12. Op basis van wat in de alinea’s 8, 9 en 10 is overwogen, is de rechtbank van oordeel dat verweerder de verklaringen van eiseres over haar bekering tot het christendom niet ten onrechte ongeloofwaardig heeft geacht. In het door eiseres in beroep overgelegde rapport van Stichting Gave van 10 juli 2020, ziet de rechtbank geen aanleiding om tot een andere conclusie te komen. Ter zitting heeft eiseres toegelicht dat uit het rapport blijkt dat sprake is van passieve elementen van de bekering en dat verweerder daarom meer aandacht had moeten besteden aan de geloofsontwikkeling van eiseres na de passieve bekering. Weliswaar kan een rapport van Stichting Gave dienen ter staving van de gestelde bekering, maar dit laat onverlet dat eiseres zelf overtuigende verklaringen dient af te leggen over de bekering en het proces dat tot de bekering heeft geleid2. Verweerder heeft ter zitting niet ten onrechte aangevoerd dat eiseres niet wordt gevolgd in haar stelling dat sprake is van een passieve bekering, maar dat eiseres actief is meegenomen naar een huiskerkbijeenkomst en deze vervolgens maandelijks bezocht. Daarom mocht van eiseres worden verwacht dat zij tijdens haar nader en aanvullend gehoor overtuigende verklaringen zou afleggen over het proces dat tot de bekering heeft geleid. Gelet op wat in de alinea’s 8, 9 en 10 is overwogen, is de rechtbank van oordeel dat eiseres daarin niet is geslaagd.

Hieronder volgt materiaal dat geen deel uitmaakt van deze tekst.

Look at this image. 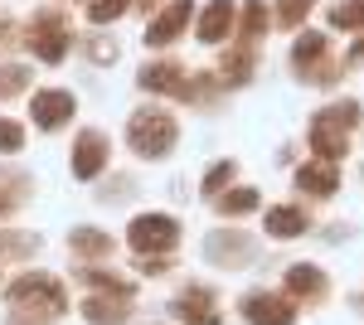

Over de gestelde problemen als gevolg van de bekering
13. Eiseres heeft verklaard dat zij, toen zij in Nederland was, via haar moeder heeft vernomen dat er twee invallen hebben plaatsgevonden in de woning van haar ouders. Bij een van deze invallen is de computer van eiseres meegenomen, waarop een video stond van [A] die het verlossingsgebed voorleest voor eiseres. Eiseres heeft ook verklaard dat zij kopieën van de Bijbel tussen de boeken in de boekenkast op haar kamer bewaarde. Verweerder heeft niet ten onrechte aangevoerd dat niet aannemelijk is dat eiseres de video en de kopieën van de bijbel op haar kamer bewaarde en daarmee het risico zou nemen dat iemand deze informatie zou vinden. Verweerder heeft daarbij in aanmerking mogen nemen dat het ouderlijk huis al eerder door de autoriteiten was bezocht in verband met de problemen van [C] en eiseres dus uit deze ervaring had kunnen weten dat het bewaren van belastend en gevoelig materiaal in huis negatieve gevolgen kan hebben in Iran. Verder heeft verweerder bij zijn beoordeling van de geloofwaardigheid van de gestelde invallen mogen meewegen dat eiseres niet de data kan noemen waarop de gestelde invallen hebben
plaatsgevonden. Gelet op het voorgaande heeft verweerder zich niet ten onrechte op het standpunt gesteld dat ook de gestelde problemen vanwege de bekering niet geloofwaardig worden geacht.
14. Het beroep is ongegrond. Voor een proceskostenveroordeling bestaat geen aanleiding.